Het bloed
1. Bloedplasma
Het bloedplasma transporteert plasma-eiwitten, zuurstof, glucose, regelende stoffen (hormonen), antistoffen, koolstofdioxide en andere afvalstoffen.
Het bloedplasma bestaat uit water (90 %) en opgeloste stof (10%). De opgeloste stof bevat plasma-eiwitten zoals albumine, dat heeft een wateraanzuigende werking. Op deze manier wordt de juiste druk verkregen (meer water betekent meer bloed, en meer bloed in dezelfde ruimte betekent een hogere druk) dus handhaven van colloïdale osmotische druk en de bloeddruk en het vervoeren van stoffen. Fibrinogeen zorgt voor bloedstolling (wanneer het plasma dit niet heeft wordt het bloedserum genoemd). En globuline, afweren stoffen (antistoffen) en transport stoffen.
2. Rode bloedcellen
Rode bloedcellen, ook wel erytrocyten genoemd (7.5 µm). Deze schijfvormige cellen die in het midden dunner zijn dan aan de rand, worden in het rode beenmerg uit stamcellen gevormd. Dit gebeurt o.i.v. het hormoon EPO uit de nieren. Ze hebben een levensduur van ca. 120 dagen. Dit komt doordat ze geen celkern, noch celorganellen hebben. Ze worden in het rode beenmerg, de milt en de lever afgebroken tot afzonderlijke onderdelen, die af en toe gebruikt worden om nieuwe rode cellen te maken. De rode bloedcel heeft zijn rode kleur door hemoglobine. Die kleurstof kan zuurstof (oxyhemoglobine) binden en het transporteren vanuit de longen naar de cellen. Het bindt ook koolstofdioxide die van de cellen naar de longen.
3. Witte bloedcellen
De witte bloedcellen (leukocyten) bevatten in tegenstelling tot de rode wel een kern en kunnen zich zelfstandig voortbewegen. Het aantal witte bloedcellen is daardoor ook veel minder dan het aantal rode. Ze zijn bolvormig en kleurloos. Ze worden onderverdeeld in 3 soorten, de granulocyten, lymfocyten en monocyten. Ze worden in het rode beenmerg uit de stamcellen gevormd. De lymfocyten ontwikkelen zich verder in lymfatisch weefsel o.a lymfeknoppen en de milt.

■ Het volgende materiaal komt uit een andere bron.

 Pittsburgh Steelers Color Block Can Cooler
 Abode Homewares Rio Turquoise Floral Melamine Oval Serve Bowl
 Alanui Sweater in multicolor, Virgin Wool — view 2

Sommige soorten granulocyten (11 – 12µm) eten bacteriën op, andere vernietigen ziekteverwekkers door fagocytose (vernietiging van stoffen die het lichaam zijn binnen gekomen door cellen die deze stoffen kunnen opnemen en onschadelijk maken).

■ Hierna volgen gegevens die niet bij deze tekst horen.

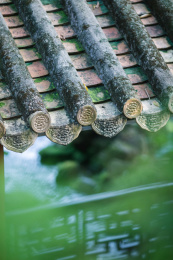 中国广东省佛山市顺德区清晖园古建筑屋檐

Lymfocyten (10-12 µm) zijn een onderdeel van het immuunsysteem, ze weren ziekteverwekkers af door o.a antistoffen, gevormd door plasma-cellen. Ze vermenigvuldigen zich vooral wanneer micro-organismen het lichaam binnen dringen.

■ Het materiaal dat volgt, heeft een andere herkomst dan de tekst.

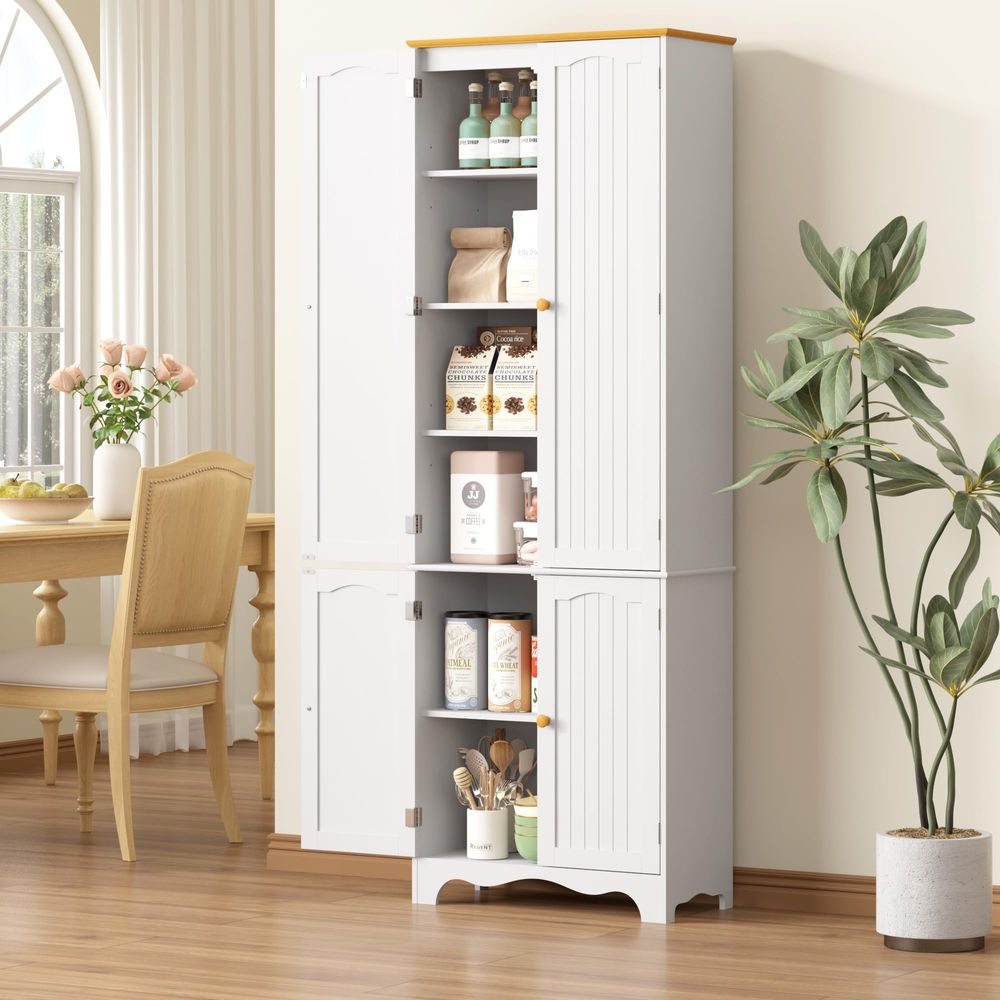 72 Tall Kitchen Pantry Cabinet - Food Storage Kitchen Cabinet avis et prix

Monocyten zijn verantwoordelijk voor het vernietigen van ziekteverwekkers door fagocytose en ruimen de dode celresten op door macrofagen (vreetcellen), in de weefsels buiten de bloedvaten.
4. Bloedplaatjes
De bloedplaatjes (trombocyten) zijn geen cellen, maar stukjes die afgesnoerd zijn van grote cellen (megakaryocyten) ze bevatten geen kern. Ze worden net zoals de rode bloedcellen en de witte bloedcellen in het rode beenmerg gevormd. Ze staan mee in bij de bloedstolling.
5. Bloedstolling
Uit het beschadigde weefsel en bloedplaatjes komen stoffen vrij. De stoffen uit het bloedplasma, de bloedplaatjes en de beschadigde cellen zorgen met behulp van stollingsfactoren in het bloedplasma in een ingewikkelde kettingreactie voor de bloedstolling. De bloedplaatjes hechten zich aan de beschadigde wand van het bloedvat en vormen een bloedpropje. Het fibrinogeen wordt bij de reactie omgezet in het onoplosbare finbrinedraden. Uit de bloedplaatjes groeien fibrinedraden die de wond afsluit door een netwerk. De rode bloedcellen worden in het netwerk gevangen en sluiten de wond af.